# Text segment
Calculate the flux through a cube of size 1.0 m

[junglebobo]

An E field exists in a region of space and it can be described by:
$$\bar{E} = \hat{i}xy^2$$

Calculate the flux through a cube of size 1.0m, with one end extending into the positive x,y and z directions.

Find the charge enclosed.

I have no idea how to start this? can someone point me in the right direction please?

I know that:
$$\Phi = EA$$

But what does it mean that the E field exists in a region of space?

All help is appreciated.

And I am not looking for a solution, but all help will be appreciated.

Cheers

 

[jtbell]

I know that:
$$\Phi = EA$$

This applies only if $\vec E$ has the same magnitude everywhere on the surface, and is perpendicular to the surface everywhere. If these are not true, you have to integrate:

$$\Phi = \int {\vec E \cdot \hat n da}$$

Does this ring a bell?

 

[junglebobo]

Sorry, not really.
What values do I put in for for $\hat{i}$?
And what's the $\hat{n}$? And do I pull E out of the integration as a constant? Then integrate da just to a?
I'm sorry, I just got into this class two weeks late, and this is due tomorrow. But I'm going to spend this week catching up.

 

[vela]

You really just need to sit down with your textbook and learn the basics. After all, if you don't even understand what the notation means, how can you expect to solve the problem? The examples in your textbook should answer most of your questions.

 

[Nickie]

To calculate the flux through the cube, we can use the equation \Phi = \int_S \bar{E} \cdot \hat{n} dA, where \bar{E} is the electric field, \hat{n} is the unit normal vector to the surface of the cube, and dA is the differential area element. In this case, the electric field is given by \bar{E} = \hat{i}xy^2, so we can rewrite the flux equation as \Phi = \int_S (\hat{i}xy^2) \cdot \hat{n} dA.

# Dataset entries

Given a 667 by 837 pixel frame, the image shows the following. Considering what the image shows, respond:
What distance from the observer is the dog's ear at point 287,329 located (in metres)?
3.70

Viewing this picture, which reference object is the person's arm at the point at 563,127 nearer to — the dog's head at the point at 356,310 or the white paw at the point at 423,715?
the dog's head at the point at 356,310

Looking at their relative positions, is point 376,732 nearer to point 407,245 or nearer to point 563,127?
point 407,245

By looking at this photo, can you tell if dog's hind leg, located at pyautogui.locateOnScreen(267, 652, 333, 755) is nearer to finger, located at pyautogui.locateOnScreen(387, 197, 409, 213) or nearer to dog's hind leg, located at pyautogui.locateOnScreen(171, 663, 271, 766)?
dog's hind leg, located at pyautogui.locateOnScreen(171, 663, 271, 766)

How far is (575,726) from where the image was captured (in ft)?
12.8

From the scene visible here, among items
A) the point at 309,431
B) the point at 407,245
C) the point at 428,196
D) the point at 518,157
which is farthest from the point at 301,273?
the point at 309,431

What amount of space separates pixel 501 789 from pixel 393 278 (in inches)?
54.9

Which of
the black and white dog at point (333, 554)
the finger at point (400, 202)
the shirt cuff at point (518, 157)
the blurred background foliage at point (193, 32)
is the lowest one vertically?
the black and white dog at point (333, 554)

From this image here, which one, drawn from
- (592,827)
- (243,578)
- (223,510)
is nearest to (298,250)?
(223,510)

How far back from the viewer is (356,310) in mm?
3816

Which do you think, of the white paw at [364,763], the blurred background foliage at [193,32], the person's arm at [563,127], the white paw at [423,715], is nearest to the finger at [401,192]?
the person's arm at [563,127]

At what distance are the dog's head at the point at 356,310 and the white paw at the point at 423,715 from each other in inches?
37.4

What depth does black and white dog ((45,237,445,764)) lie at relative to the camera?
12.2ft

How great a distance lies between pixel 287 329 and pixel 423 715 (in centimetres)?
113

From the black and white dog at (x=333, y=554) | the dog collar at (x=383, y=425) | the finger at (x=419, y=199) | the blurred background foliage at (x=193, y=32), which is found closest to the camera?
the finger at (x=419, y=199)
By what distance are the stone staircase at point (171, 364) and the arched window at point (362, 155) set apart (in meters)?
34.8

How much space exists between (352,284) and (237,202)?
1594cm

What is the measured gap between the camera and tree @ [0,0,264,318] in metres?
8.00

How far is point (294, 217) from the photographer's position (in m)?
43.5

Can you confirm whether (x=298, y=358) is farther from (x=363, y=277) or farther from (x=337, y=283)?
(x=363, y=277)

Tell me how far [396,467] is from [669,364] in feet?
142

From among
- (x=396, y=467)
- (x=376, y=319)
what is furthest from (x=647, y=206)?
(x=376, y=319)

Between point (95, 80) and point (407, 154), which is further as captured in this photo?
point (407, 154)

# Work instructions
In one to three sentences, explain why the cube-flux thread says the formula Φ = EA cannot always be used to find flux. Work from the cube-flux thread alone.

# Result of this exercise
Φ = EA holds only when the electric field has the same magnitude everywhere on the surface and is perpendicular to the surface everywhere. When those conditions are not met, the flux must instead be found by integrating E · n̂ da over the surface.